Shinde Anjali, Shahra Essa Q, Basurra Shadi, Saeed Faisal, AlSewari Abdulrahman A, Jabbar Waheb A
Faculty of Computing, Engineering and Built Environment, Birmingham City University, Birmingham B4 7RQ, UK.
Sensors (Basel). 2024 Sep 20;24(18):6084. doi: 10.3390/s24186084.
The growing problem of unsolicited text messages (smishing) and data irregularities necessitates stronger spam detection solutions. This paper explores the development of a sophisticated model designed to identify smishing messages by understanding the complex relationships among words, images, and context-specific factors, areas that remain underexplored in existing research. To address this, we merge a UCI spam dataset of regular text messages with real-world spam data, leveraging OCR technology for comprehensive analysis. The study employs a combination of traditional machine learning models, including K-means, Non-Negative Matrix Factorization, and Gaussian Mixture Models, along with feature extraction techniques such as TF-IDF and PCA. Additionally, deep learning models like RNN-Flatten, LSTM, and Bi-LSTM are utilized. The selection of these models is driven by their complementary strengths in capturing both the linear and non-linear relationships inherent in smishing messages. Machine learning models are chosen for their efficiency in handling structured text data, while deep learning models are selected for their superior ability to capture sequential dependencies and contextual nuances. The performance of these models is rigorously evaluated using metrics like accuracy, precision, recall, and F1 score, enabling a comparative analysis between the machine learning and deep learning approaches. Notably, the K-means feature extraction with vectorizer achieved 91.01% accuracy, and the KNN-Flatten model reached 94.13% accuracy, emerging as the top performer. The rationale behind highlighting these models is their potential to significantly improve smishing detection rates. For instance, the high accuracy of the KNN-Flatten model suggests its applicability in real-time spam detection systems, but its computational complexity might limit scalability in large-scale deployments. Similarly, while K-means with vectorizer excels in accuracy, it may struggle with the dynamic and evolving nature of smishing attacks, necessitating continual retraining.
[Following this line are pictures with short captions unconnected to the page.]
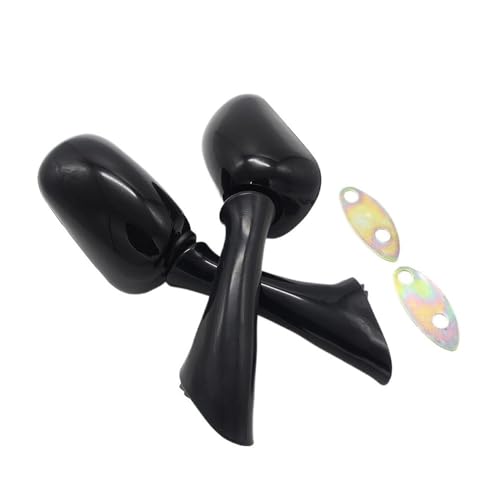 Rétroviseur de rechange haut de gamme pour moto CBR 600F et VFR 800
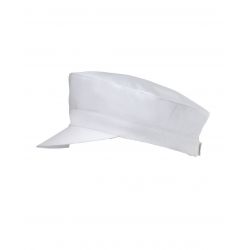 Casquette De Cuisine Pepper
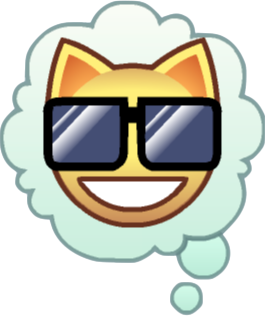 animaljam Emoji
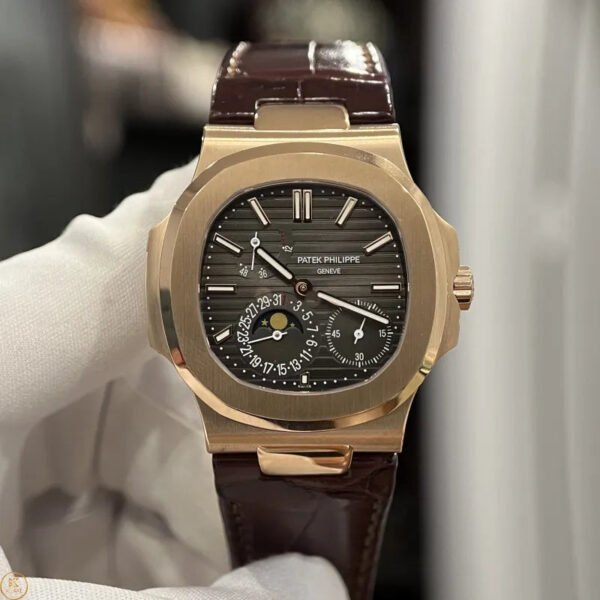 5712R - Patek Philippe NAUTILUS - Image 9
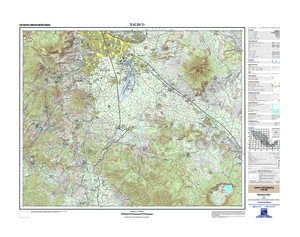 (image for) Mexico #F13D31: Jalisco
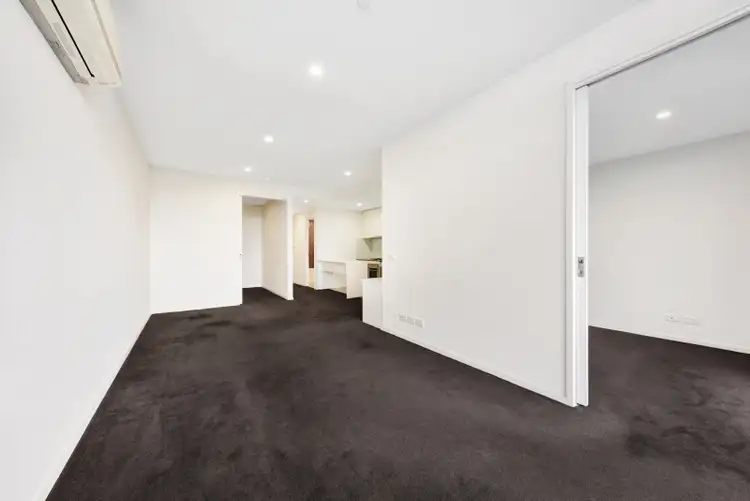 Fifth view of Homely apartment listing, 828/38 Mt Alexander Road, Travancore VIC 3032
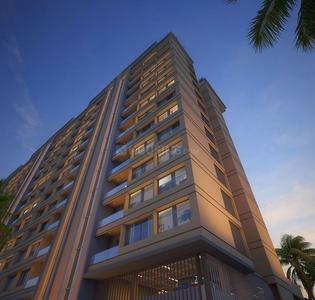 Osian One And Only Phase 3 Elevation 1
未经请求的短信(网络钓鱼短信)和数据违规问题日益严重,因此需要更强大的垃圾邮件检测解决方案。本文探讨了一种复杂模型的开发,该模型旨在通过理解单词、图像和特定上下文因素之间的复杂关系来识别网络钓鱼短信,而这些领域在现有研究中仍未得到充分探索。为了解决这个问题,我们将UCI常规短信垃圾邮件数据集与现实世界中的垃圾邮件数据合并,并利用光学字符识别(OCR)技术进行全面分析。该研究采用了多种传统机器学习模型,包括K均值、非负矩阵分解和高斯混合模型,以及诸如词频-逆文档频率(TF-IDF)和主成分分析(PCA)等特征提取技术。此外,还使用了诸如递归神经网络-展平(RNN-Flatten)、长短期记忆网络(LSTM)和双向长短期记忆网络(Bi-LSTM)等深度学习模型。选择这些模型是因为它们在捕捉网络钓鱼短信中固有的线性和非线性关系方面具有互补优势。选择机器学习模型是因为它们在处理结构化文本数据方面效率高,而选择深度学习模型是因为它们在捕捉序列依赖性和上下文细微差别方面具有卓越能力。使用诸如准确率、精确率、召回率和F1分数等指标对这些模型的性能进行了严格评估,从而能够对机器学习方法和深度学习方法进行比较分析。值得注意的是,使用向量化器的K均值特征提取的准确率达到了91.01%,而KNN-展平模型的准确率达到了94.13%,成为表现最佳的模型。突出这些模型的背后原因是它们有显著提高网络钓鱼检测率的潜力。例如,KNN-展平模型的高准确率表明它适用于实时垃圾邮件检测系统,但其计算复杂性可能会限制大规模部署中的可扩展性。同样,虽然带向量化器的K均值在准确率方面表现出色,但它可能难以应对网络钓鱼攻击的动态性和不断变化的性质,因此需要持续重新训练。